By Kevin Sprehe
As a parent, one of the hardest things to endure is to watch your child suffer. Now, there are varying degrees of suffering a child may endure. This will not explore extreme, heart-wrenching suffering.
And, I’m not talking about the other extreme when your child wants another piece of candy and throws a temper-tantrum-kind of suffering (which isn’t really suffering).
I’m focusing on everyday suffering when your child is hurt by a friend or breaks a toy they have just loved to play with for years.
Suffering is often overlooked, and, as parents, we tend to over compensate or under compensate most of the time.
Recently, a series of everyday events happened with my son that made me stop and think about the need for this kind of suffering, especially for kids.

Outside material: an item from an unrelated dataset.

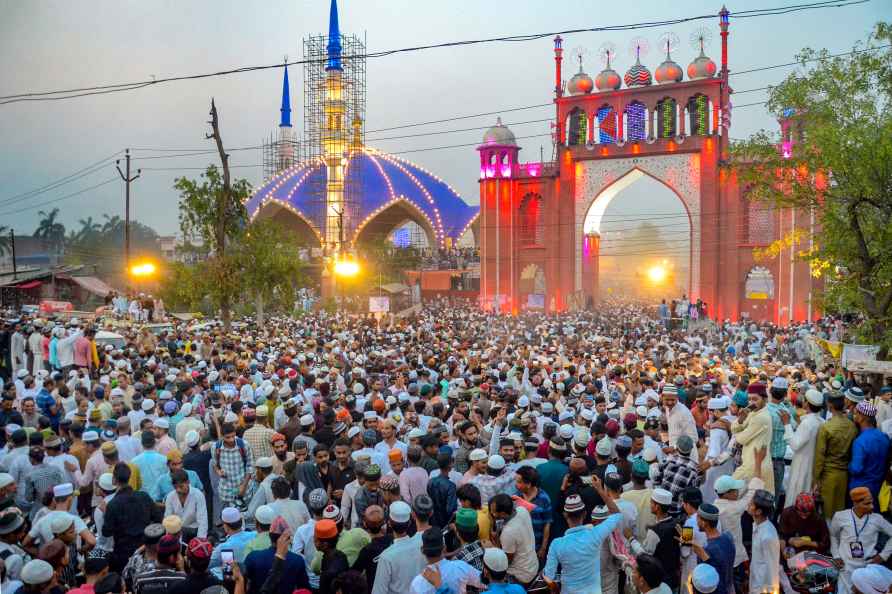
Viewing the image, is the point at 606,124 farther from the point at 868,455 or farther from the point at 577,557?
the point at 577,557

First, my son was playing in a championship flag football game and, unfortunately, his team lost the game. He was so excited he was able to play, but I could sense his disappointment that he didn’t win.
Then, a few days later, we went trunk-or-treating, and he came home with a couple of cheap toys. Of course, the two he thought were the coolest broke within about 30 minutes, and it didn’t help that his dad – me – broke one of those toys. His heart was broken, and tears ensued.
My initial reaction was, “toughen up” they are just toys. However, it struck me that although these couple of events seemed minor, they were moments of suffering for him and an opportunity as a parent to help him through that.
Ultimately, it is my belief that suffering creates humility. Numerous saints within the church talk about humility as a key virtue.
So, while I hate seeing my son suffer in these little ways, I feel confident that these little moments and proper guidance through this suffering could be one of the many catalysts to help him, hopefully one day, be a saint.